- **Excerpt to read**
********************

# Silver Star from Miami to Richmond



## snvboy (Jan 11, 2015)

T'was the week before Christmas and all through our house,

not a creature was stirring,

because we went on a short cruise to the Bahamas and took the train back home.

I've been lurking for the past week or so and enjoying everybody's trip reports. But I'm not too much of a fan of the photo capabilities of the forum software (but am not REALLY complaining, since I'm new here). So, hopefully I'm not out of line linking out to the photos and the bulk of the travelogue at a different site:

https://snvboy.exposure.co/cruise-2014

look for the "All Aboard" headline halfway through if you don't care about the cruise.

A few other tidbits to add for the railfans:

Walking back from the beverage cubby just after pulling out of Miami, I said "Good Morning" to a little old lady in a roomette whose door was open. She caught my attention, and asked when her SCA would be by that she was hungry for lunch. She wasn't very mobile, so I hunted down our SCA and let him know that she needed some assistance and some lunch. After getting lunch ourselves in the diner, I was getting some more ice from the beverage cubby and checked in on her. She was fed, happy, and showered me with thanks for helping her out. +1 in my karma bucket.

I saw her later getting off the train at Winter Haven. A pretty short trip for getting a roomette, but hey, if it works for her then more power to her!

Ice. Why is it like pulling teeth to get an SCA to have ice on their station? Does anybody really want to be drinking warm OJ? It's another one of those little inconsistencies from one SCA to another. I gave up and just started taking it from the next sleeper, which had plenty of ice.

********************

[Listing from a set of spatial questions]
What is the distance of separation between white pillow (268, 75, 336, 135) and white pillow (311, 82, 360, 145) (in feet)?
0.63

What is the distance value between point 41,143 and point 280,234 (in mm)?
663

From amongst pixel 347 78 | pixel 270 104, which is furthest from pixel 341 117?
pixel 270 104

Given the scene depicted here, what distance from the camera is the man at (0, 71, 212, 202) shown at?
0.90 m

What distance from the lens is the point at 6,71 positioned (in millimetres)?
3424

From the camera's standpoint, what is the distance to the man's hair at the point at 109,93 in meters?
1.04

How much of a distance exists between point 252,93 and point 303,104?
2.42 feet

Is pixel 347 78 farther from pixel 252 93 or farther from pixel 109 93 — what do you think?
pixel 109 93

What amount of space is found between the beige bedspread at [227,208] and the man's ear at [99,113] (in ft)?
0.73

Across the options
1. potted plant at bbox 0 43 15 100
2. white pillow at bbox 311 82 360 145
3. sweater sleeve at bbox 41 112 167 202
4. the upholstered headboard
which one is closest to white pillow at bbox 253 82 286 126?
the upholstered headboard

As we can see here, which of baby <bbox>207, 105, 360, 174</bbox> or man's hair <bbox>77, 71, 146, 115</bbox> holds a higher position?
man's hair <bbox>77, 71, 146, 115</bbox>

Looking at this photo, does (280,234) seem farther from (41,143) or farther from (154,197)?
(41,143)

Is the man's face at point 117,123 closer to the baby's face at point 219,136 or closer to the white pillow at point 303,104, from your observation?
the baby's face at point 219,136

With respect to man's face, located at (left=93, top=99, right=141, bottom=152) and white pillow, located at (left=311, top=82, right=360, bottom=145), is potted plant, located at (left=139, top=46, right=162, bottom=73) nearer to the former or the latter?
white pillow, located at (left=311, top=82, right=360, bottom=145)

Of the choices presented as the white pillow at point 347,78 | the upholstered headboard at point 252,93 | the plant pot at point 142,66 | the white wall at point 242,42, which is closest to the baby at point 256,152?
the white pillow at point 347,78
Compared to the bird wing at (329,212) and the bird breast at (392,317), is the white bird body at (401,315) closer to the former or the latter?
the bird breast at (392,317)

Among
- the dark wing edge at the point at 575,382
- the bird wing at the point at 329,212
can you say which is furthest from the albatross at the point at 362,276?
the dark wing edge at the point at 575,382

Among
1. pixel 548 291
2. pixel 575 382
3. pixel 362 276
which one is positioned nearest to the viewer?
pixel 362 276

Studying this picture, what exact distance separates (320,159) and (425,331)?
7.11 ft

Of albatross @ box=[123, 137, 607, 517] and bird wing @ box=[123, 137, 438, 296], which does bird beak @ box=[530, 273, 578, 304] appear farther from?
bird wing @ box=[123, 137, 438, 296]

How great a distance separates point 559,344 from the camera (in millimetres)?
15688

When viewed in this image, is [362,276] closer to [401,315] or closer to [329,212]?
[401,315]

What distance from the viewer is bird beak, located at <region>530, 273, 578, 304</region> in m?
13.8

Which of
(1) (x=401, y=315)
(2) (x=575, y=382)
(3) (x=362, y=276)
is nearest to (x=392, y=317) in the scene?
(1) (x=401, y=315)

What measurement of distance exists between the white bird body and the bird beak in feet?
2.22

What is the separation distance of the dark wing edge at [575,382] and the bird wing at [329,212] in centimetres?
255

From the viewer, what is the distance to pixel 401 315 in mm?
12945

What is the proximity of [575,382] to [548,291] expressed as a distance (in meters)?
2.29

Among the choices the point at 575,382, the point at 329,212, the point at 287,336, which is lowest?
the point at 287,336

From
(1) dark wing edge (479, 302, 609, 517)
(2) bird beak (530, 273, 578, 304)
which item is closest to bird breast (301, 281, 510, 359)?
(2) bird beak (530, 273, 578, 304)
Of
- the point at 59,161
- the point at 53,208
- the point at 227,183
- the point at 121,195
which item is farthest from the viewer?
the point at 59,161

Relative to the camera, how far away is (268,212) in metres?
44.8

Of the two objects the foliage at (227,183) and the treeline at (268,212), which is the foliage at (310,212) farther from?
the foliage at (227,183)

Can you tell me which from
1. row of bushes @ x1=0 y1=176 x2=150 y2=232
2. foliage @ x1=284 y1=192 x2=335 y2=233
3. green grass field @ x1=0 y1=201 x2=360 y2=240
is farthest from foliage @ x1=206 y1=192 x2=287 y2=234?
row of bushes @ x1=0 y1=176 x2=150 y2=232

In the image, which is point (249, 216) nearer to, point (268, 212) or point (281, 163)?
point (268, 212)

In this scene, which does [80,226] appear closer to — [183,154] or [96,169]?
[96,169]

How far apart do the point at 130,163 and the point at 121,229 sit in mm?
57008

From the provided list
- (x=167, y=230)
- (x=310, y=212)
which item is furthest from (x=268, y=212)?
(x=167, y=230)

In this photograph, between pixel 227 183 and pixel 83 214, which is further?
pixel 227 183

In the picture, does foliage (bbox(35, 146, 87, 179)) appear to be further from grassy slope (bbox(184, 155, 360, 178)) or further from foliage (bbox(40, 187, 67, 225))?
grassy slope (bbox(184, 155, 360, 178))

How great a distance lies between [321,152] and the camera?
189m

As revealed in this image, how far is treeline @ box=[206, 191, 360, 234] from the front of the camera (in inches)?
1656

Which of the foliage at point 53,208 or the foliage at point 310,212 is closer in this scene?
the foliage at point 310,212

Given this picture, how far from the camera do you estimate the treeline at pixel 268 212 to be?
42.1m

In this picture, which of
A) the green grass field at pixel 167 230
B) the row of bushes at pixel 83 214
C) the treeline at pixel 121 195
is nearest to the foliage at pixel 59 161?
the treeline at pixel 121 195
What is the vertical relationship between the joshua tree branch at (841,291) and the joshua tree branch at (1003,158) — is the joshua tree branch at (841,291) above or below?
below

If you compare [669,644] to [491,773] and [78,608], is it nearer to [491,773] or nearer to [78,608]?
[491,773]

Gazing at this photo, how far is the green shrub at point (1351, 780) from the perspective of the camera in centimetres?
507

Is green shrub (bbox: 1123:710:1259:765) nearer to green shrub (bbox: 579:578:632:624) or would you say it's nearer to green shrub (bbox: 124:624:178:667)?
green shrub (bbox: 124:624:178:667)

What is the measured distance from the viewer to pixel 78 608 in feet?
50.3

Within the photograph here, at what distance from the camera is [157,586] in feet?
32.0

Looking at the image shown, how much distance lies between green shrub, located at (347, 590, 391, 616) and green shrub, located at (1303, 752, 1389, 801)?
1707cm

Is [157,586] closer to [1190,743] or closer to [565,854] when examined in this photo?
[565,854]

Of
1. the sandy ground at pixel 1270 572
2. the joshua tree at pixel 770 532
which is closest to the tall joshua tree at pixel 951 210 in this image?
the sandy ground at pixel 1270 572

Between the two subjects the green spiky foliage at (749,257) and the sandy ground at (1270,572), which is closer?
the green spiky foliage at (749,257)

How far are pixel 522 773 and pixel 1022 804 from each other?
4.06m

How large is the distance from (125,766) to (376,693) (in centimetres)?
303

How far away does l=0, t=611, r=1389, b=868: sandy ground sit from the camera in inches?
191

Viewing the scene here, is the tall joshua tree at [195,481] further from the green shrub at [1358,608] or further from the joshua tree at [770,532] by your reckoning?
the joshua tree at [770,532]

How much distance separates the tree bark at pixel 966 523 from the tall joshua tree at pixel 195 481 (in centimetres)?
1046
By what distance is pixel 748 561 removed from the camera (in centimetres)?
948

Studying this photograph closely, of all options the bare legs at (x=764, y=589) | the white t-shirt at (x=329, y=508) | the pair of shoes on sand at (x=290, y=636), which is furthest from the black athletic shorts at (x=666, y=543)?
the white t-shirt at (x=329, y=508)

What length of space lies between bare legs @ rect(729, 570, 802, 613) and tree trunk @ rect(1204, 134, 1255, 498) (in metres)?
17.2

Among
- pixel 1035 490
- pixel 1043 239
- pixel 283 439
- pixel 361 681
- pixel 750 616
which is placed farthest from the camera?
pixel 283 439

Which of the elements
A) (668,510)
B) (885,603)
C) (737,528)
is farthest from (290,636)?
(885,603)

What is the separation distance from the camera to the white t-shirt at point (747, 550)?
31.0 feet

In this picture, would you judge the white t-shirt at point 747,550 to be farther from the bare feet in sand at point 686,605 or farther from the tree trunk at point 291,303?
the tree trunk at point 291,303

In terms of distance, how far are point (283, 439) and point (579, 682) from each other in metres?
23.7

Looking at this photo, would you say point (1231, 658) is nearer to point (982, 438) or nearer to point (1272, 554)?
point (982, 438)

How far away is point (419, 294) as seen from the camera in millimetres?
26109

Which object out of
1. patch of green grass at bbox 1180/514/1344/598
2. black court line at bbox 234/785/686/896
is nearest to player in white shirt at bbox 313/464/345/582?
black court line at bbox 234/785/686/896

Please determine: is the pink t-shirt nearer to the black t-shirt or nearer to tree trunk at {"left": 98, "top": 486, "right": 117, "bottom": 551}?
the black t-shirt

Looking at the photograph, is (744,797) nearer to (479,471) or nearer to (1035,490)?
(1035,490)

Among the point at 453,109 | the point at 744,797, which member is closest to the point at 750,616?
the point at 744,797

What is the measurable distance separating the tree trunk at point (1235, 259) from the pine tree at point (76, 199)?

********************

- **Exercise task**
Write out the Silver Star trip post above, word for word from start to finish.

- **Reply to the exercise**
# Silver Star from Miami to Richmond



## snvboy (Jan 11, 2015)

T'was the week before Christmas and all through our house,

not a creature was stirring,

because we went on a short cruise to the Bahamas and took the train back home.

I've been lurking for the past week or so and enjoying everybody's trip reports. But I'm not too much of a fan of the photo capabilities of the forum software (but am not REALLY complaining, since I'm new here). So, hopefully I'm not out of line linking out to the photos and the bulk of the travelogue at a different site:

https://snvboy.exposure.co/cruise-2014

look for the "All Aboard" headline halfway through if you don't care about the cruise.

A few other tidbits to add for the railfans:

Walking back from the beverage cubby just after pulling out of Miami, I said "Good Morning" to a little old lady in a roomette whose door was open. She caught my attention, and asked when her SCA would be by that she was hungry for lunch. She wasn't very mobile, so I hunted down our SCA and let him know that she needed some assistance and some lunch. After getting lunch ourselves in the diner, I was getting some more ice from the beverage cubby and checked in on her. She was fed, happy, and showered me with thanks for helping her out. +1 in my karma bucket.

I saw her later getting off the train at Winter Haven. A pretty short trip for getting a roomette, but hey, if it works for her then more power to her!

Ice. Why is it like pulling teeth to get an SCA to have ice on their station? Does anybody really want to be drinking warm OJ? It's another one of those little inconsistencies from one SCA to another. I gave up and just started taking it from the next sleeper, which had plenty of ice.